A user reports that the agent gave a wrong answer. You open the trace. The model's reasoning looks fine. The tool calls all returned 200 OK. The harness logs show no retries, no truncation, no anomalies. And yet the answer is wrong. So you spend the next two hours stitching together three separate log streams in three different formats with three different clocks, and you eventually discover that a tool quietly returned {"result": null} for one specific query shape, the model rationalized the null into a plausible-sounding fact, and the harness happily forwarded the hallucination to the user. None of the three layers logged anything alarming on its own. The failure lived in the joints.
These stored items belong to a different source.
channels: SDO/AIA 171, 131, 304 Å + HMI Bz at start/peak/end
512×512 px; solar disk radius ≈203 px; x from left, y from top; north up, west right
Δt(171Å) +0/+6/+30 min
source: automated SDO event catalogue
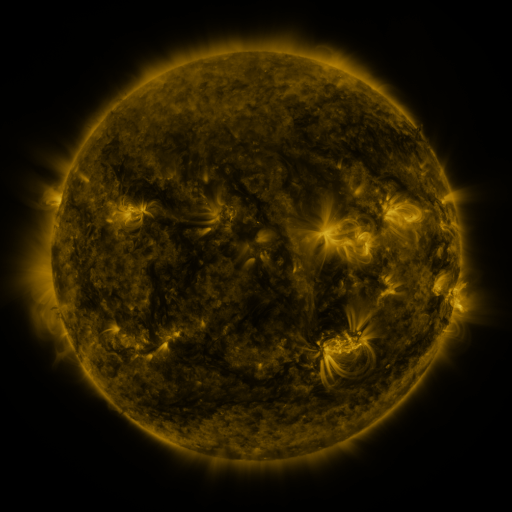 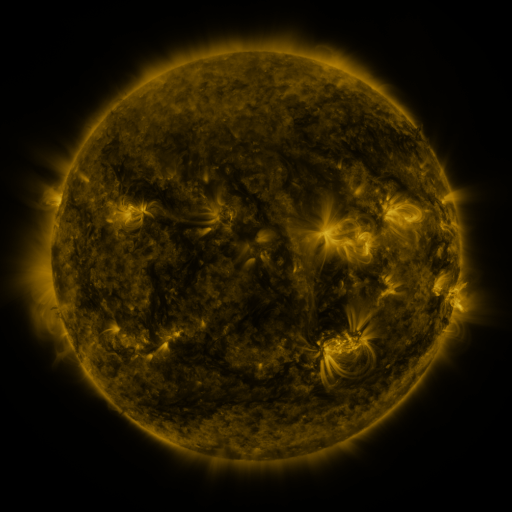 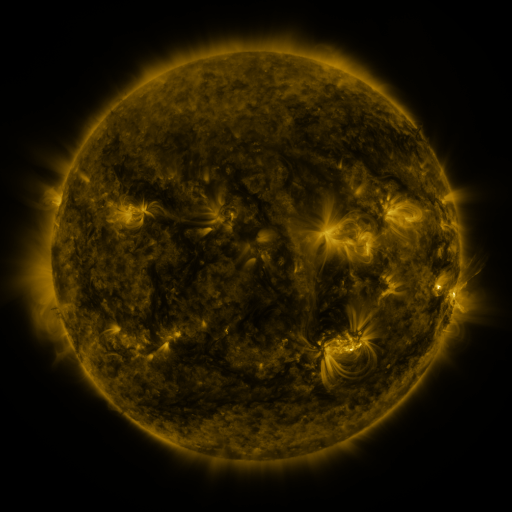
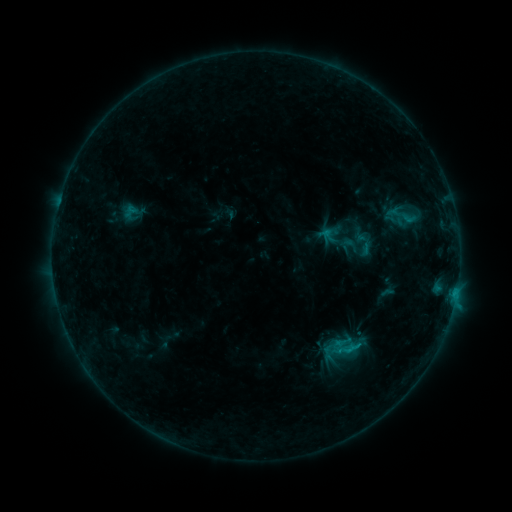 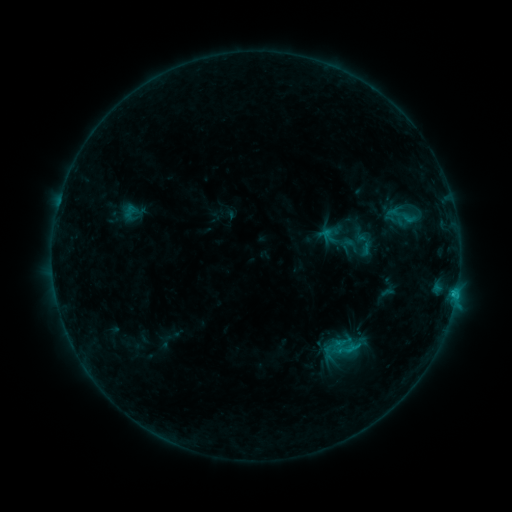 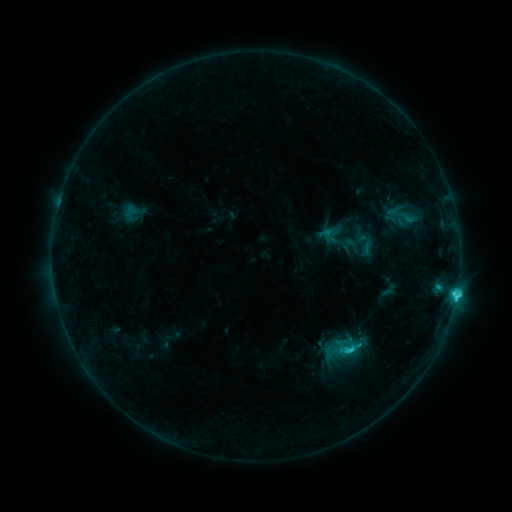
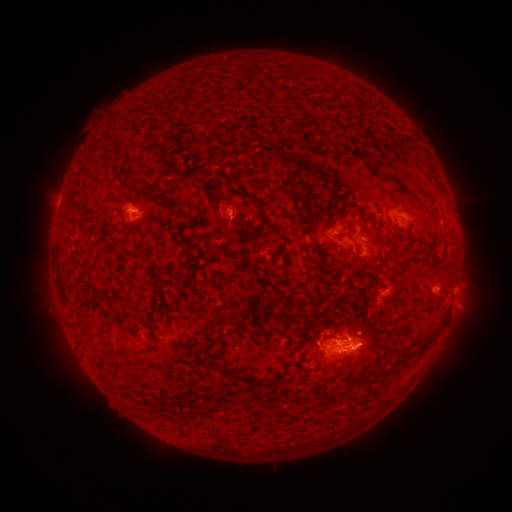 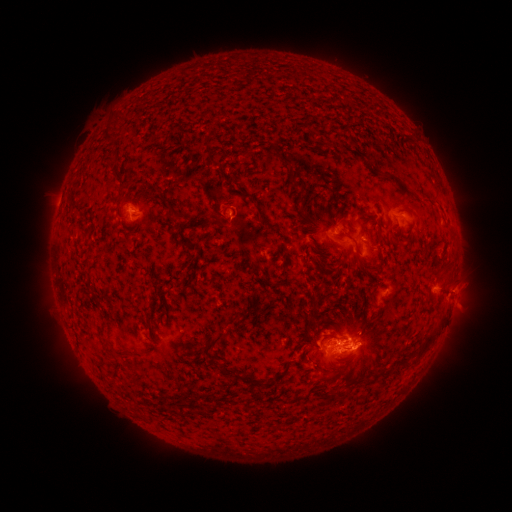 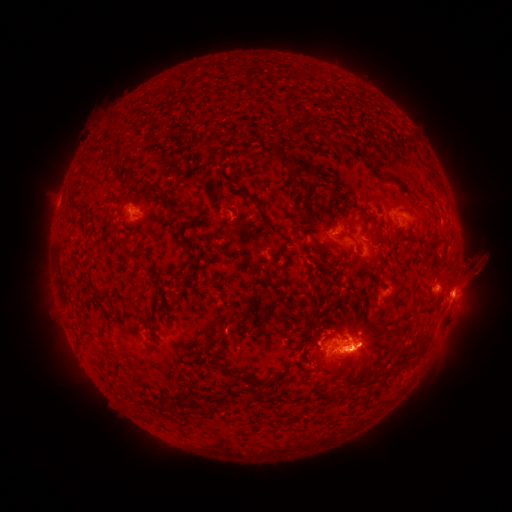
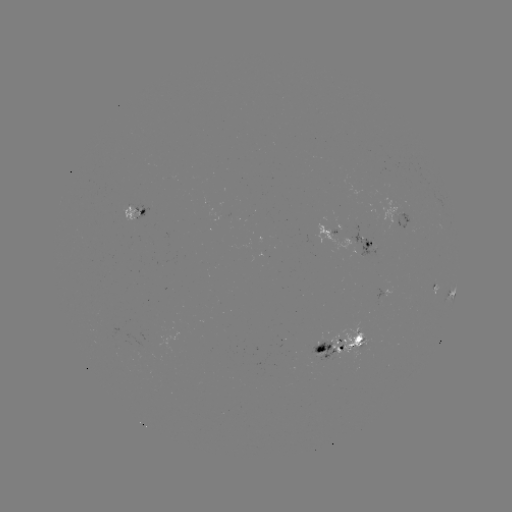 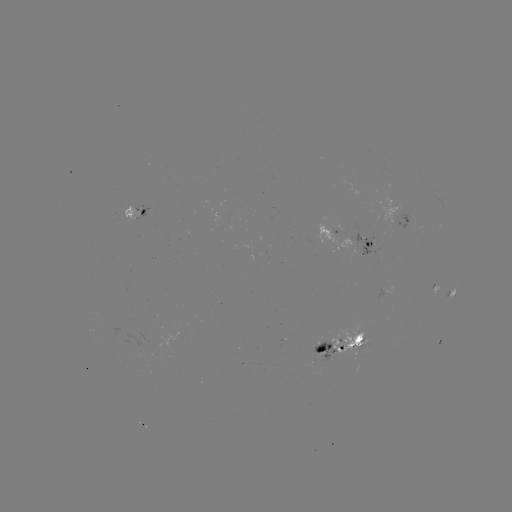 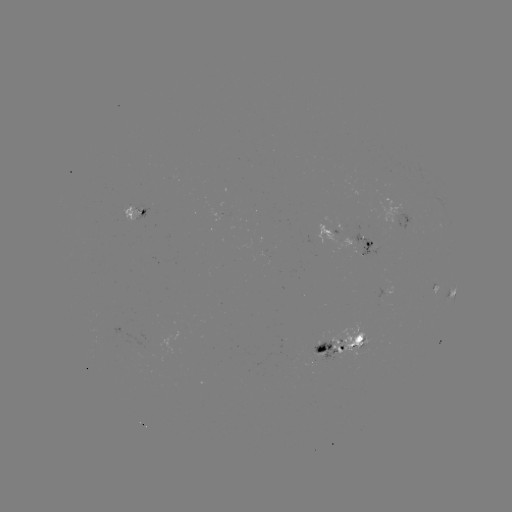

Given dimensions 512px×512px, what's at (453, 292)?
C7.6 flare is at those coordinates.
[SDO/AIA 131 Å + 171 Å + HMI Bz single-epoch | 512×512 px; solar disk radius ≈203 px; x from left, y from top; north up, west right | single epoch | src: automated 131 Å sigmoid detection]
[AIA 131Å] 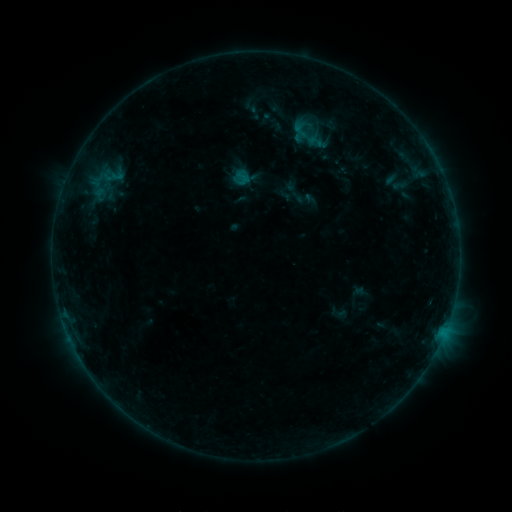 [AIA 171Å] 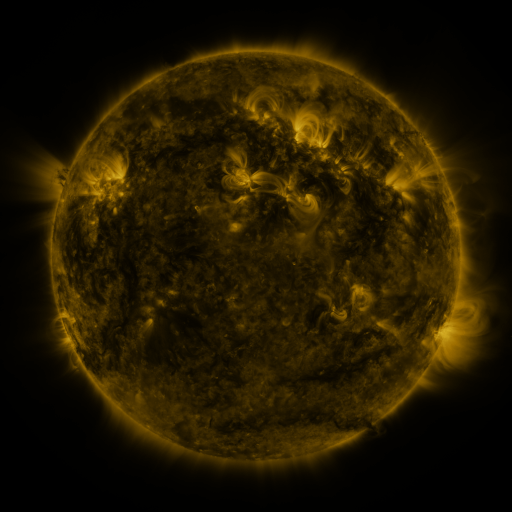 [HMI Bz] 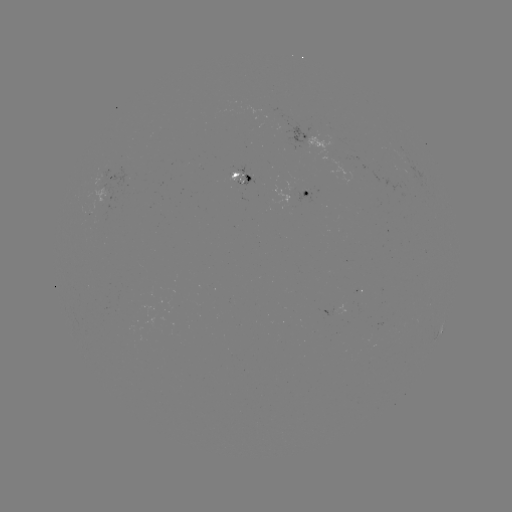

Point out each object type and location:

This is the dominant failure pattern in production agent systems, and most teams are debugging it with single-layer tools. The model team blames the tool. The tool team blames the model. The platform team blames the harness. Everyone is partially right, because an agent failure is almost never a single-component bug — it is a misalignment between three components that each operate on different mental models of "a step." Until your tracing infrastructure reflects that reality, you will keep paying for the same incident in different costumes.

The single-layer mental model is the root cause of most "we can't reproduce this" agent bugs. A traditional stack trace works because every frame shares a clock, a process, and a function-call abstraction. An agent trace doesn't get that for free. The model lives in a remote API with its own latency, sampling state, and cache. The tools live in a heterogeneous fleet of services with their own retries and timeouts. The harness sits between them with its own state machine, context-window arithmetic, and policy logic. Joining these into a single coherent trace is a distributed-systems observability problem that most teams haven't recognized as one.

Three layers, three flavors of lying

Each layer fails in its own characteristic way, and each disguises its failure as somebody else's.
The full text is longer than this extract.